### THE PROBLEM
Using the text on blue-green algae, decide whether each statement agrees with it and quote the deciding words. (a) Cyanobacteria are single-celled organisms. (b) The U.S. Department of Energy aims to obtain half of industrial chemicals from biological processes by 2025. (c) A Japanese chemical manufacturer supports the work.

### READING TEXT
Vats of blue-green algae could
one day replace oil wells in producing raw materials for the chemical industry,
a University of California, Davis chemist predicts.
Shota Atsumi, an assistant
professor of chemistry, is using “synthetic biology” to create cyanobacteria,
or blue-green algae, that convert carbon dioxide in the air into complex
hydrocarbons, all powered by sunlight.
Cyanobacteria are
single-celled organisms that, like green plants, can use sunlight to turn
carbon dioxide and water into sugars and other carbohydrates.
The U.S. Department of Energy
has set a goal of obtaining a quarter of industrial chemicals from biological
processes by 2025. Today 99% of the raw materials used to make paint, plastics,
fertilizers, pharmaceuticals, and other chemical products come from petroleum
or natural gas, says Atsumi.
While some chemicals, such as
biofuels, can be obtained from converted plant material, plants are relatively
slow to grow, and using farms to grow fuel takes arable land out of food
production.
Instead, Atsumi is engineering
cyanobacteria to make chemicals they do not make in nature. By carefully
analyzing genes in these and other organisms, his team will assemble artificial
synthetic pathways and put them into living cells.
“We can use genes as building
blocks to create these new functions,” Atsumi says.
The work is supported by a contract from
Asahi Kasei, a major Japanese chemical manufacturer.

Stored data:
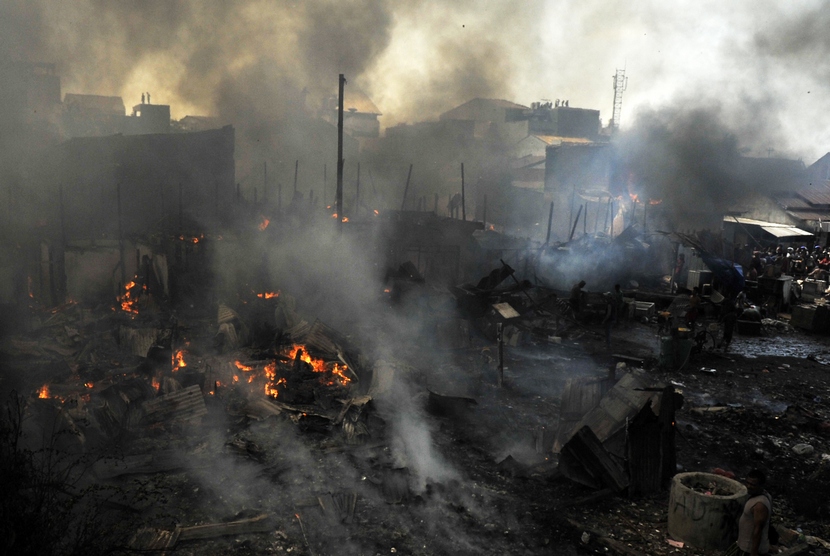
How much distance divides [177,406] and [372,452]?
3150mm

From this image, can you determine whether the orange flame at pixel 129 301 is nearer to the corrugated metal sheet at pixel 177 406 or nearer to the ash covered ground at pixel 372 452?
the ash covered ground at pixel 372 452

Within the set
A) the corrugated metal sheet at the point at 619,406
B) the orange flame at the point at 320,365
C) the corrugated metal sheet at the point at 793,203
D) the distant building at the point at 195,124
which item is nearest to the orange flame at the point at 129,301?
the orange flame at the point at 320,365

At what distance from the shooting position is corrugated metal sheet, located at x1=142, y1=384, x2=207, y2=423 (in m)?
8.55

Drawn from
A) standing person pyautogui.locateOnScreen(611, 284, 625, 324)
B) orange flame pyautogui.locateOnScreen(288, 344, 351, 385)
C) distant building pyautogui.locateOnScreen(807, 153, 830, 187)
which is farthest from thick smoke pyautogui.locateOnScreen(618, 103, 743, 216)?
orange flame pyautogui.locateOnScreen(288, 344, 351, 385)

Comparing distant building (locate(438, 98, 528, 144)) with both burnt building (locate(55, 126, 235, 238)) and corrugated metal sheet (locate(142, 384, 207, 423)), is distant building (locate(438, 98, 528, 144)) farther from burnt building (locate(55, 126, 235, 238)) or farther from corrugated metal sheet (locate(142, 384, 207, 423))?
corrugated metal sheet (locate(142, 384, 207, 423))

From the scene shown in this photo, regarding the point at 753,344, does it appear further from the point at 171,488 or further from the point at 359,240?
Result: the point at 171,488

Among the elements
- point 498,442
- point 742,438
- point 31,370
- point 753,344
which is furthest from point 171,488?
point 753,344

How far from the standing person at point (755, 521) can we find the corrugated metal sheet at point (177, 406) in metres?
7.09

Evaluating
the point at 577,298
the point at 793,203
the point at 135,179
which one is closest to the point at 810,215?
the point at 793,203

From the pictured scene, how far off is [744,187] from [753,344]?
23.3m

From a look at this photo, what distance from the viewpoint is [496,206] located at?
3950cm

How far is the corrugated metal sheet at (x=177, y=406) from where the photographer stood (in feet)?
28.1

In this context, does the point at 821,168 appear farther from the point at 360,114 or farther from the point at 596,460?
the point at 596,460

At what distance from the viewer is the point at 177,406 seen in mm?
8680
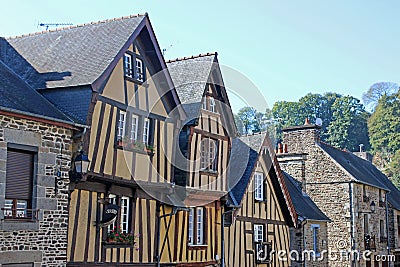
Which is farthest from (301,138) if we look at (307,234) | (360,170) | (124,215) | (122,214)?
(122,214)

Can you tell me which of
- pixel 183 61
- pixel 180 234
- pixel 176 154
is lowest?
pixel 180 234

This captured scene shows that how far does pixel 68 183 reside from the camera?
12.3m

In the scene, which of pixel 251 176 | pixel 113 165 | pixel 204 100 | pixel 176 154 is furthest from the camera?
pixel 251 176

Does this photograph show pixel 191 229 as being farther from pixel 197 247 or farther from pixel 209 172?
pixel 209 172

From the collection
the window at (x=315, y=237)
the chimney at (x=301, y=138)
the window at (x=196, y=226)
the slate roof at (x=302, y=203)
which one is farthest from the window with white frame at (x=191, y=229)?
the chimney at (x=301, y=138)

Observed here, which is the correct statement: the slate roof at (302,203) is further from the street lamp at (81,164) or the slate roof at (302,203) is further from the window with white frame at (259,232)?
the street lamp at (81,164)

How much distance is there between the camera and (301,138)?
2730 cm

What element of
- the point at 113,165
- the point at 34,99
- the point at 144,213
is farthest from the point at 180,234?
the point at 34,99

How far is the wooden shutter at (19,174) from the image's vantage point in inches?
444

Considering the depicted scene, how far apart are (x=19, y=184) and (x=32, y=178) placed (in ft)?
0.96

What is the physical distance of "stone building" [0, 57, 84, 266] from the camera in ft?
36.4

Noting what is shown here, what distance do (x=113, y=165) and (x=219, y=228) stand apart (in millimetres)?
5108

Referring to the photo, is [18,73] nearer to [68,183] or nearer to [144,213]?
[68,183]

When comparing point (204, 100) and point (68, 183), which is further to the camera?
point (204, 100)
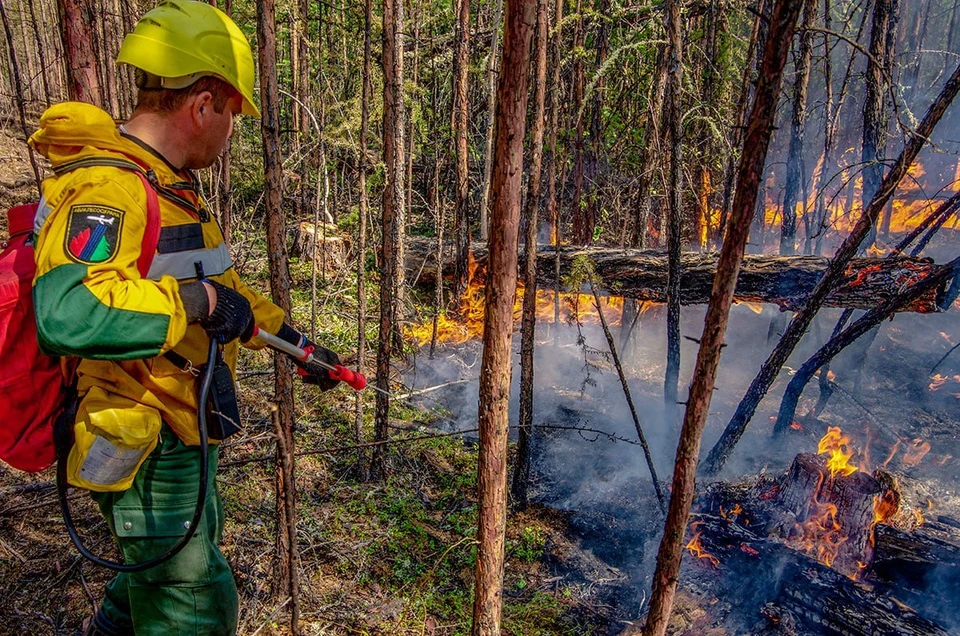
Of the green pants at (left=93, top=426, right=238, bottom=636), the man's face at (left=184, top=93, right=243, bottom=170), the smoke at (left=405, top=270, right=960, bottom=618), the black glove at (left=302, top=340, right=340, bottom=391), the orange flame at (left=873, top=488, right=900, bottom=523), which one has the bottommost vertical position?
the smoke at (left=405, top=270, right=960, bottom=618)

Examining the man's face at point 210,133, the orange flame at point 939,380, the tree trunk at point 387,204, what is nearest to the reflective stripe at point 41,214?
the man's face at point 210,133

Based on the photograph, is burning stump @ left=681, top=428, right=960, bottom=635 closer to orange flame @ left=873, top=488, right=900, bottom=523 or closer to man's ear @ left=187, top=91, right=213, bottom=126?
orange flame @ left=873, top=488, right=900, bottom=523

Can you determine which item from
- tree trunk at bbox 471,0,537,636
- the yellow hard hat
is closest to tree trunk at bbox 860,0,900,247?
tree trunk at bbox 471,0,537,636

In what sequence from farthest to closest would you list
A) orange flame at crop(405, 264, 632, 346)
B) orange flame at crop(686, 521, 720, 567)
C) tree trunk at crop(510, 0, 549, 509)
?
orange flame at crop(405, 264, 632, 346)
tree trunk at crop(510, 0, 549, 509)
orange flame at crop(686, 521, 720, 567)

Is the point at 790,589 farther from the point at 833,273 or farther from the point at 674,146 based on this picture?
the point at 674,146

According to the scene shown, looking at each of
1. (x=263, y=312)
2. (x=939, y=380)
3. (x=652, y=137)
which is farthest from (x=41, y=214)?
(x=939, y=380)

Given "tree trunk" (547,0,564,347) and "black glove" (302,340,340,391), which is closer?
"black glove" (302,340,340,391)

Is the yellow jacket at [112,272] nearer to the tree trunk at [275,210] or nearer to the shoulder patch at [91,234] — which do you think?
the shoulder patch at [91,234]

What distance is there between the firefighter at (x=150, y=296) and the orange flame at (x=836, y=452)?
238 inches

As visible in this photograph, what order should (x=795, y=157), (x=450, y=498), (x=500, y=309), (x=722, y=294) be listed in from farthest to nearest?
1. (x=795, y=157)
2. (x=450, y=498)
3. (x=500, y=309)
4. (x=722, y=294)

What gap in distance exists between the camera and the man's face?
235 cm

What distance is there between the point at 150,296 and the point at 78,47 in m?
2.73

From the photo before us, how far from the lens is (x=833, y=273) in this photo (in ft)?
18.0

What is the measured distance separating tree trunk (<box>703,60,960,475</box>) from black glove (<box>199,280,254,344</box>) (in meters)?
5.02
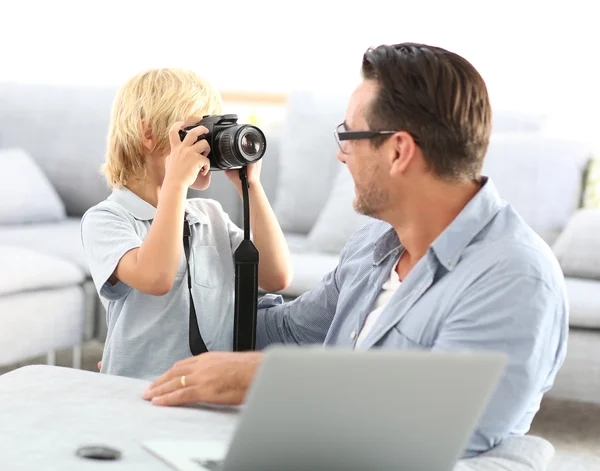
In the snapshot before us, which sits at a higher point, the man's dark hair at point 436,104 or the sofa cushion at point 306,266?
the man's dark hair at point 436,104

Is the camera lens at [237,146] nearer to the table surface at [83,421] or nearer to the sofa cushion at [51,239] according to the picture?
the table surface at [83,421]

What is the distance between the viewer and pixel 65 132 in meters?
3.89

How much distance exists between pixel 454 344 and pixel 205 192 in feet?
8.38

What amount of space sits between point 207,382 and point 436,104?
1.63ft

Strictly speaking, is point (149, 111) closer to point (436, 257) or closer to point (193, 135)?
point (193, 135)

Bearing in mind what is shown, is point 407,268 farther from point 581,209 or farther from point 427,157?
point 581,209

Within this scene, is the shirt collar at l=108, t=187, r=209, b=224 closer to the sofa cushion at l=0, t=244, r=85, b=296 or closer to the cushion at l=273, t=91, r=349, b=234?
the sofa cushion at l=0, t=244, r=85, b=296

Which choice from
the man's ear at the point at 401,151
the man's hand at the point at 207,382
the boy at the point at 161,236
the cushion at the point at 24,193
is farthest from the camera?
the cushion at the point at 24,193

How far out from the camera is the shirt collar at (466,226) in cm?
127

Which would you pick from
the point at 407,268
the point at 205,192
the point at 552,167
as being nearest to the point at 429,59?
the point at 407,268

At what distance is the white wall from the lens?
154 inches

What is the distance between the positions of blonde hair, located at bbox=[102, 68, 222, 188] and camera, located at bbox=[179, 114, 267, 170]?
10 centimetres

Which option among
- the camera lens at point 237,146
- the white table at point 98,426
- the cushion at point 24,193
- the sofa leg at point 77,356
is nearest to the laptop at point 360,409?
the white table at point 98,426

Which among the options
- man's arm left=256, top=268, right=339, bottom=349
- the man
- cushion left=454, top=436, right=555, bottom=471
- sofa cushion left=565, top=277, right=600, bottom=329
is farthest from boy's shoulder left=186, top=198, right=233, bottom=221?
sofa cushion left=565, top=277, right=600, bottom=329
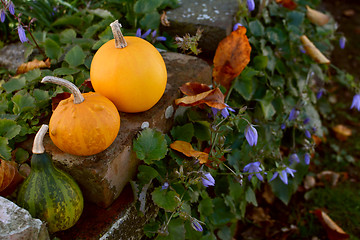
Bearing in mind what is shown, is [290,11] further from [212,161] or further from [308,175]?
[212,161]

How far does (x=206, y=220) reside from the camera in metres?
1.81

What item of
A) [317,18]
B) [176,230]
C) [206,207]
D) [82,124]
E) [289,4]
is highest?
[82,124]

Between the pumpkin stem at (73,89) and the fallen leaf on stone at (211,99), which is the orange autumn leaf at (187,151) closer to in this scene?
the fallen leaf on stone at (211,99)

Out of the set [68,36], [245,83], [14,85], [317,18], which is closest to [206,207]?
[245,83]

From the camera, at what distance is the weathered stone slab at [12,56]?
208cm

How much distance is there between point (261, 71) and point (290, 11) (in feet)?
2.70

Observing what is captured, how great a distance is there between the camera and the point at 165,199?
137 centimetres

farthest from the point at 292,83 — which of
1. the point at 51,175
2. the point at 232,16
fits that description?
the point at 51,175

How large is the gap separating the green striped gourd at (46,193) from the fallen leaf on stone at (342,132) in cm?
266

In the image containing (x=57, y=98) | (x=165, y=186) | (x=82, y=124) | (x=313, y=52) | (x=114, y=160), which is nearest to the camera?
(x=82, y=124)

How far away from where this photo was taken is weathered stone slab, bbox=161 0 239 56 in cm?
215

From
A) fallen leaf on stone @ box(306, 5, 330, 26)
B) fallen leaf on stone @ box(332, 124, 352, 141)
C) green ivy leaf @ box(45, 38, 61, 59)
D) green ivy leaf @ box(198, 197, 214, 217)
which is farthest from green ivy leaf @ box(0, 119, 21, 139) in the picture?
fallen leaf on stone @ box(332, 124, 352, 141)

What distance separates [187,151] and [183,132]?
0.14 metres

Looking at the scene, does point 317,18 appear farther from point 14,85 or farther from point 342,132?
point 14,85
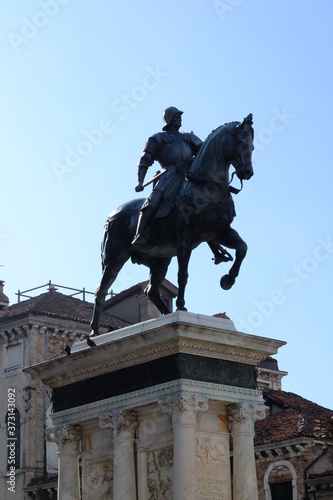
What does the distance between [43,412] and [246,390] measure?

### TASK RESPONSE
(a) Yes: "Cyanobacteria are single-celled organisms"
(b) No: "a quarter of industrial chemicals from biological processes by 2025"
(c) Yes: "The work is supported by a contract from Asahi Kasei, a major Japanese chemical manufacturer"